## CONSIGNE 1
Restituez tel quel le passage de la critique des sonates de Paradisi qui commence par les mots contenant « Vers 1739, ce » et finit par « (Boosey & Hawkes, 1938). ».
## CONSIGNE 2
D'après la critique des sonates de Paradisi, quels instruments joue Anna Paradiso ?

Sonates de Paradisi : Paradiso brûle les planches. L’intégrale qu’on attendait !

par

Pietro Domenico PARADISI (1707-1791) : Sonates I-X du “Sonate di gravicembalo”. Anna Paradiso, clavecin, clavicorde, pianoforte. Livret en anglais, allemand, français. Novembre 2018. TT 87’57. SACD BIS-2415

Vers 1739, ce Napolitain partit pour la cité vénitienne dans l’espoir de trouver un public propice à ses créations opératiques. En vain, et sur ce terrain guère plus de succès quand il gagna Londres en 1746, malgré l’opportune anglicisation de son patronyme en « Paradies ». C’est la musique pour clavier qui le rendit célèbre, outre-Manche mais aussi dans toute l’Europe, comme en attestent plusieurs rééditions de son recueil majeur, les douze Sonate di gravicembalo. Quelle meilleure publicité que le compliment de papa Mozart qui, en 1774, conseillait à sa fille Nannerl de s’aguerrir avec les sonates de Paradisi ?! Sa notoriété survécut jusqu’à nous grâce à une pièce rebaptisée Toccata, extraite de la sixième sonate, chérie de pianistes comme Myra Hess qui l’inclut dans sa collection de favoris (Boosey & Hawkes, 1938).

## EXTRAITS DU RELEVÉ
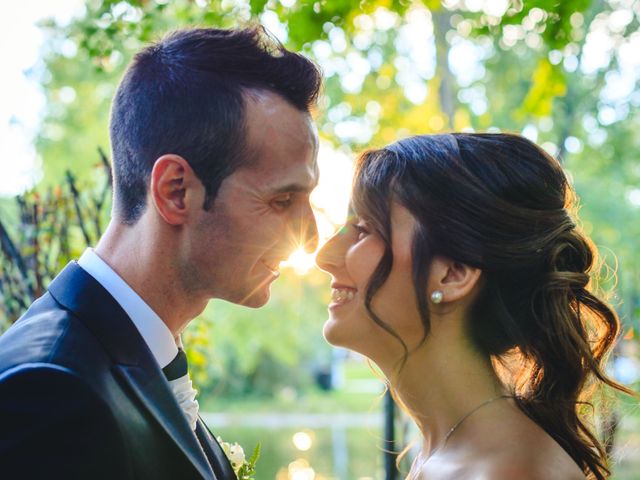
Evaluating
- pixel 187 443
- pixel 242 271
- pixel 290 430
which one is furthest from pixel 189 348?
pixel 290 430

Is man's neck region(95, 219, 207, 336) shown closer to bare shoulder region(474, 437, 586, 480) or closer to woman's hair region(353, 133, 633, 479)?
woman's hair region(353, 133, 633, 479)

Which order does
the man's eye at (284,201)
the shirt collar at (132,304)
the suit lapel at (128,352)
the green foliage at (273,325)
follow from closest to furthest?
the suit lapel at (128,352) < the shirt collar at (132,304) < the man's eye at (284,201) < the green foliage at (273,325)

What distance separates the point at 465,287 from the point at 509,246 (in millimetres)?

## RÉPONSE 1
Vers 1739, ce Napolitain partit pour la cité vénitienne dans l’espoir de trouver un public propice à ses créations opératiques. En vain, et sur ce terrain guère plus de succès quand il gagna Londres en 1746, malgré l’opportune anglicisation de son patronyme en « Paradies ». C’est la musique pour clavier qui le rendit célèbre, outre-Manche mais aussi dans toute l’Europe, comme en attestent plusieurs rééditions de son recueil majeur, les douze Sonate di gravicembalo. Quelle meilleure publicité que le compliment de papa Mozart qui, en 1774, conseillait à sa fille Nannerl de s’aguerrir avec les sonates de Paradisi ?! Sa notoriété survécut jusqu’à nous grâce à une pièce rebaptisée Toccata, extraite de la sixième sonate, chérie de pianistes comme Myra Hess qui l’inclut dans sa collection de favoris (Boosey & Hawkes, 1938).

## RÉPONSE 2
clavecin, clavicorde, pianoforte